**Passage fourni:**
▬▬▬

Les renseignements relatifs à ce personnage chez les écrivains chrétiens deviennent si vite fabuleux que des doutes ont pu s’élever sur la réalité de son existence. Que la légende se soit emparée de ce nom et ait groupé autour de lui beaucoup de récits fantaisistes, ce n’est pas douteux, mais on ne peut admettre que ce qui est dit de Simon soit uniquement légendaire. Toute l’école de Baur a voulu voir en lui une sorte de caricature de saint Paul. Mais comment l’auteur des Actes, si favorable à Pau !, aurait-il admis une donnée dont le sens hostile ne pouvait lui échapper ? Cette question posée par Renan nous paraît décisive.
On a voulu quelquefois l’identifier avec Simon de Gitton, autre personnage à demi légendaire sur lequel on ne sait à peu près rien. D’après la tradition, celui-ci est célèbre par ses luttes contre saint Pierre. Les Acta Pauli et Pétri disent que leur premier conflit eut lieu à Antioche où Simon fut confondu, puis la tradition conduit Simon de Gitton jusqu’à Rome, à la suite de Pierre qu’il attaque devant Néron, de l’esprit duquel il s’est emparé. Il annonça qu’il s’élèverait dans les airs ; il le fit en effet, nous dit-on ; mais on ajoute que saint Pierre parvint à rompre le charme, que Simon tomba lourdement et vint se briser aux pieds de Néron.

▬▬▬

**Matériel recueilli:**
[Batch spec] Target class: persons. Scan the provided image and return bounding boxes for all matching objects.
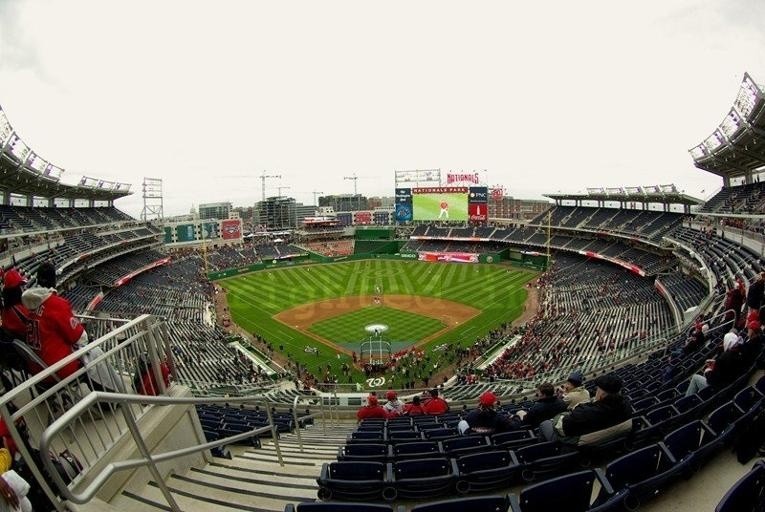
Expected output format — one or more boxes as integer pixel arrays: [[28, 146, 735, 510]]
[[1, 174, 765, 512]]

▬▬▬

D'après les Acta Pauli et Pétri cités dans le passage fourni, dans quelle ville eut lieu le premier conflit entre Simon de Gitton et saint Pierre ?

**Réponse rédigée:**
À Antioche.